- _Trecho selecionado_
■ ■ ■ ■ ■ ■ ■

Sua primeira individual de 1948, no Museu de Arte de São Paulo, é também a primeira exposição de fotografia realizada num museu de arte no Brasil. Contemporâneo e amigo de figuras como Glauber Rocha, Gregori Warchavchik, Ciccillo Matarazzo e Mário Pedrosa, no fotojornalismo Farkas registrou eventos como as comemorações em São Paulo do final da II Grande Guerra em 1945, a Bienal de 1954 e a construção e inauguração de Brasília em 1960. Atualmente seus trabalhos integram a Coleção Pirelli e o acervo permanente do Museu de Arte Moderna de Nova York (MoMA).

Também foi o primeiro produtor de filme cultural no Brasil. A partir de 1965, a hoje lendária Caravana Farkas promoveu a valorização do povo, a mestiçagem e a brasilidade com uma série de 33 filmes de curta e média-metragem e 8 longas, vistos como modelo de cinema documentário, que dirigiu, fotografou e/ou produziu até 1981.

A proposta deste grande painel documental (sem precedentes ou sucessores) foi abordar todas as regiões do país e realizar um panorama didático completo das atividades do brasileiro, de sua visão de mundo, de seu modo de ser e de sobreviver. Os filmes, como Viramundo e Memória do Cangaço, ambos de 1965, não obtiveram êxito comercial, mas revelaram uma geração de cineastas e foram premiados em todo o mundo, sendo considerados marcos definitivos do Cinema Novo.

Membro fundador do Museu de Arte Moderna de São Paulo, ex-diretor da Fundação Bienal, da qual atualmente é conselheiro, e presidente do Conselho da Cinemateca Brasileira desde 1996, Thomaz Farkas, o grande artista brasileiro, resume toda uma época da cultura nacional em depoimento inédito e exclusivo no ano de seu 80o aniversário.

■ ■ ■ ■ ■ ■ ■

- _Dados para análise_

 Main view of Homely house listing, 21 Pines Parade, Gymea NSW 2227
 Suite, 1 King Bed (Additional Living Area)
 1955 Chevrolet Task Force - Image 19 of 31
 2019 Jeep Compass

■ ■ ■ ■ ■ ■ ■

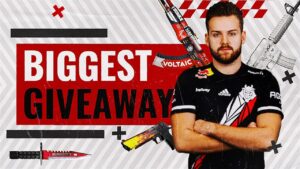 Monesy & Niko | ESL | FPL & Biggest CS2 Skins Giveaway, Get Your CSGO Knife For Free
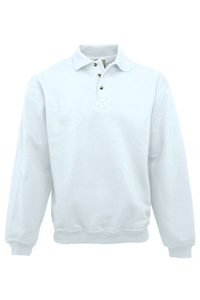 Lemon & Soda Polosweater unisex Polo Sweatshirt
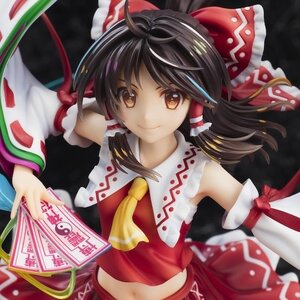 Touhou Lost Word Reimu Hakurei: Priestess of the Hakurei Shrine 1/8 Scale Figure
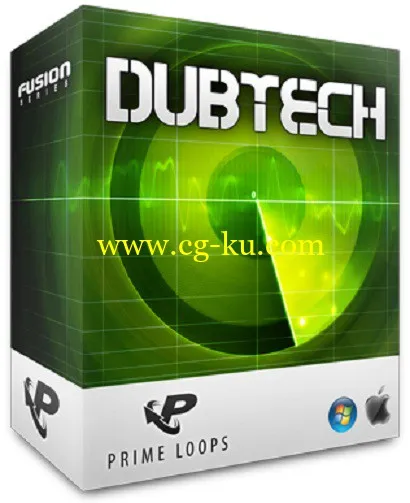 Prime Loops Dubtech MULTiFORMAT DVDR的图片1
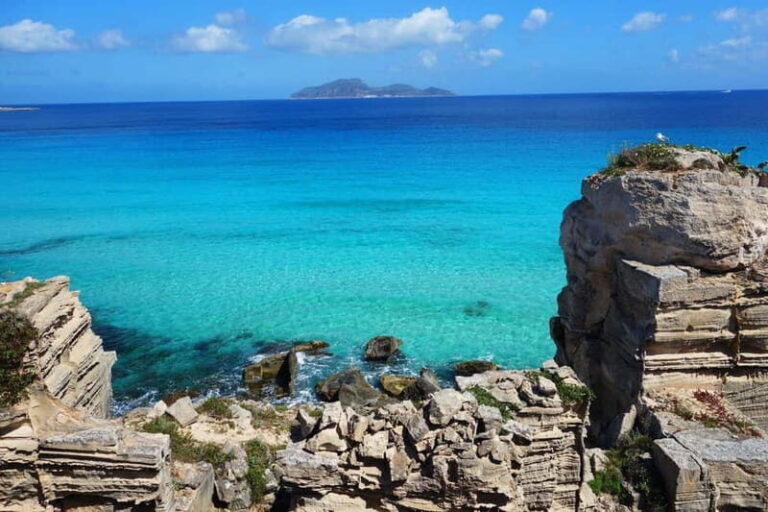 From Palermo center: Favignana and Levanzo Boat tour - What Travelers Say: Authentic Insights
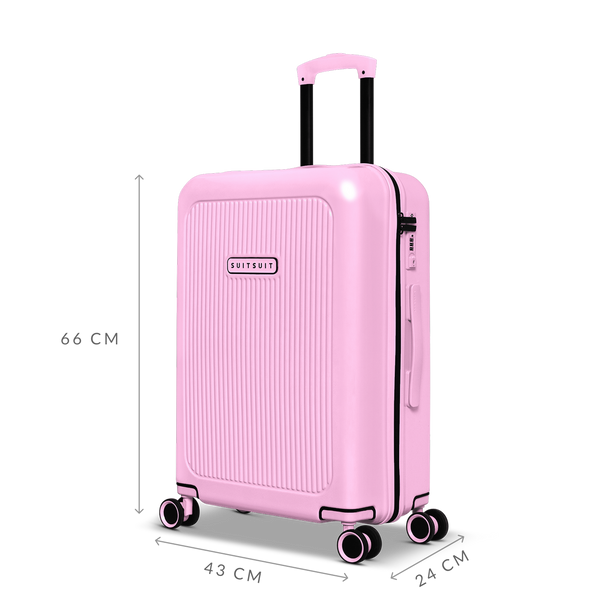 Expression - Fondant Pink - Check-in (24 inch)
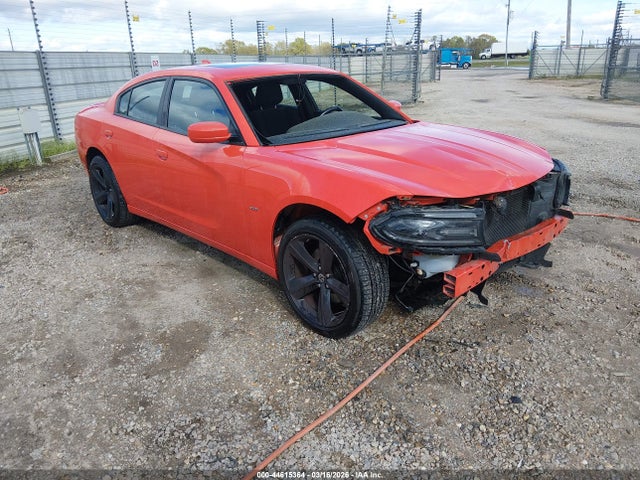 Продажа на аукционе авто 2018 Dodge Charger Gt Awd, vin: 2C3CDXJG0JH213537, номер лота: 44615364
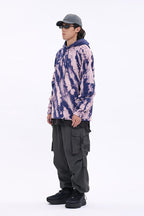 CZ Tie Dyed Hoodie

■ ■ ■ ■ ■ ■ ■

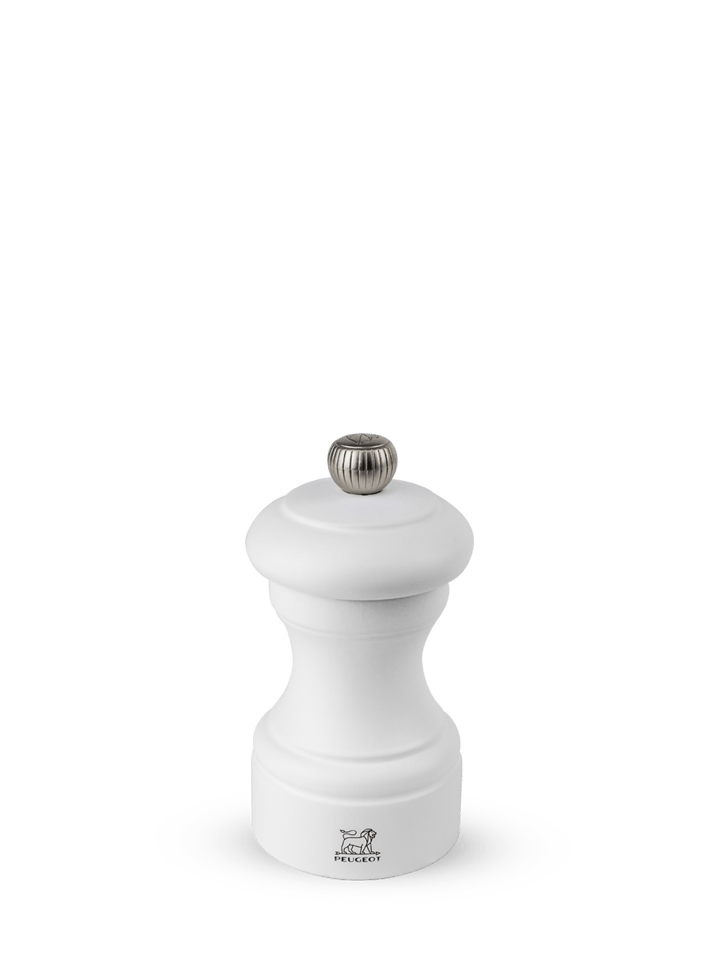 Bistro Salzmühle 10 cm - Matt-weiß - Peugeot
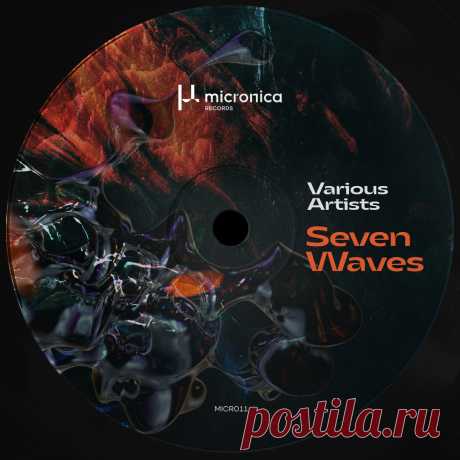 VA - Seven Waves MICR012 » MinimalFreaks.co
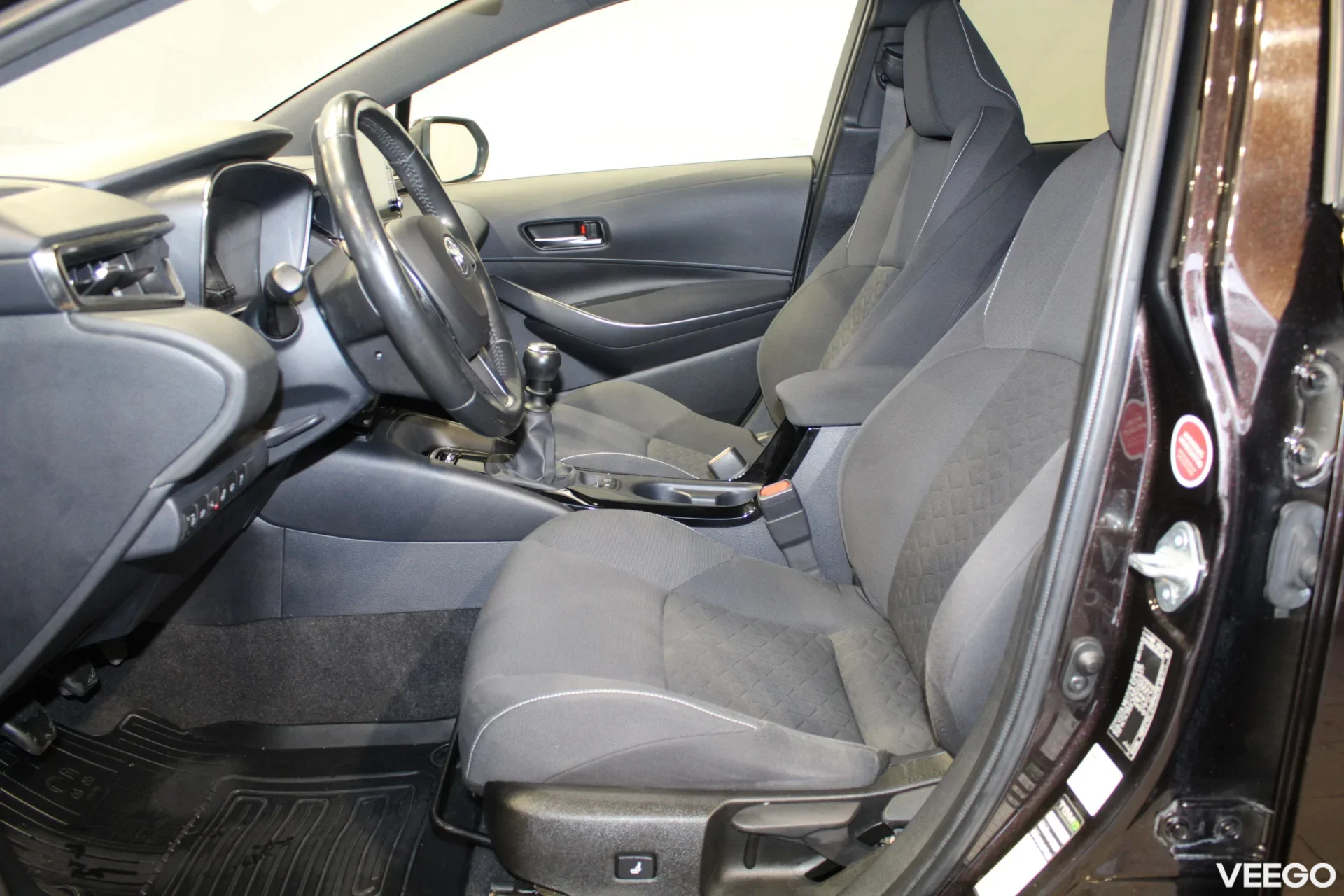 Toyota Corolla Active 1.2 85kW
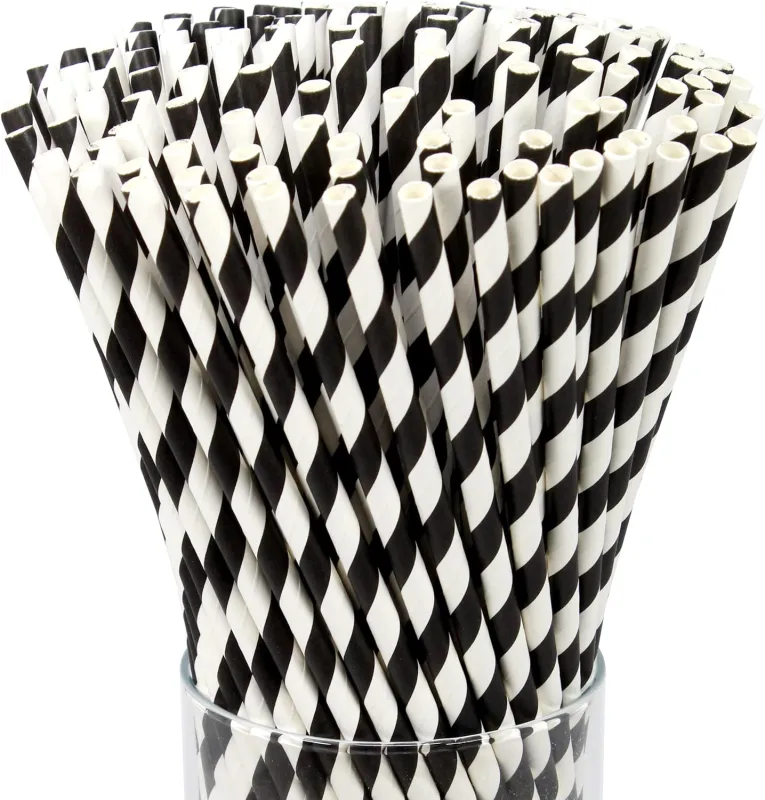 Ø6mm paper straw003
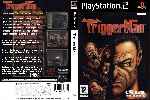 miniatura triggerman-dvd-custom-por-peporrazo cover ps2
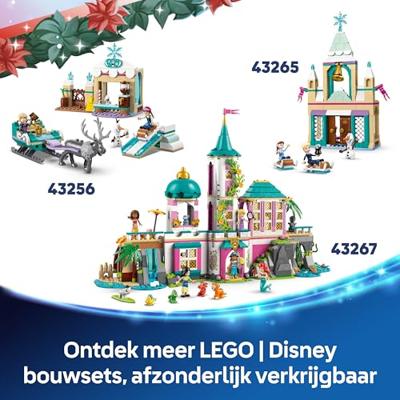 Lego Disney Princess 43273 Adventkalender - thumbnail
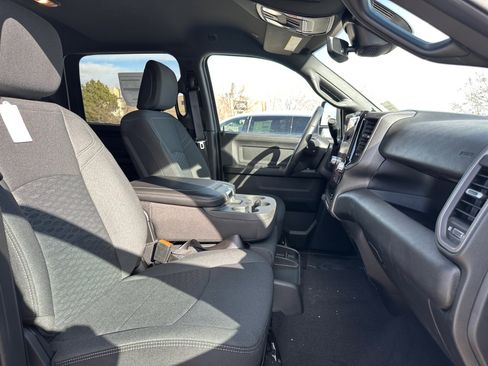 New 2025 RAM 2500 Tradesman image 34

■ ■ ■ ■ ■ ■ ■

- _Conjunto de tarefas_
A – Reproduza literalmente o segmento do texto sobre Thomaz Farkas que se inicia com as palavras "Membro fundador do" e se encerra com "seu 80o aniversário.".
B – Redija a continuação do texto sobre Thomaz Farkas, a partir do ponto em que ele termina.
As entradas são dispensáveis para a realização das tarefas.

- _Respostas por tarefa_
A –
Membro fundador do Museu de Arte Moderna de São Paulo, ex-diretor da Fundação Bienal, da qual atualmente é conselheiro, e presidente do Conselho da Cinemateca Brasileira desde 1996, Thomaz Farkas, o grande artista brasileiro, resume toda uma época da cultura nacional em depoimento inédito e exclusivo no ano de seu 80o aniversário.

B –
Fotos: Marcus Vinicius Costa

Docência
"Meu lema para os alunos, não sei se você falou com algum aluno meu, hoje são gente mais crescida, mais importante, e eu sempre falei para eles: 'tudo que eu falar, tudo que eu disser pra vocês, o contrário também vale'. Então nada de você achar que eu sou uma pessoa entendida."

"Quer dizer, eu sou um curioso, um cara interessado, mas eu sou muito marginal nessas coisas de fotografia, de cinema, não sou profissional nem amador, é uma coisa assim meio complicada".

"Daí, tudo o que eu falava o contrário também vale. Se eu estou dizendo pra vocês que o corte da fotografia tem de ser assim, pode ser assado, pode ser redondo, poder ser, no cinema, se a montagem..., se eu disser pra você que tem de ser assim, também o contrário vale; então essas coisas são muito importantes porque nada daquilo que a gente fala é uma verdade, porque a verdade é tudo o que aparece com o tempo, não é aquilo que você diz, nem aquilo que você pensa, mas é aquilo que aparece, a verdade é uma mistura das coisas que você pensa e fala e faz e enfim".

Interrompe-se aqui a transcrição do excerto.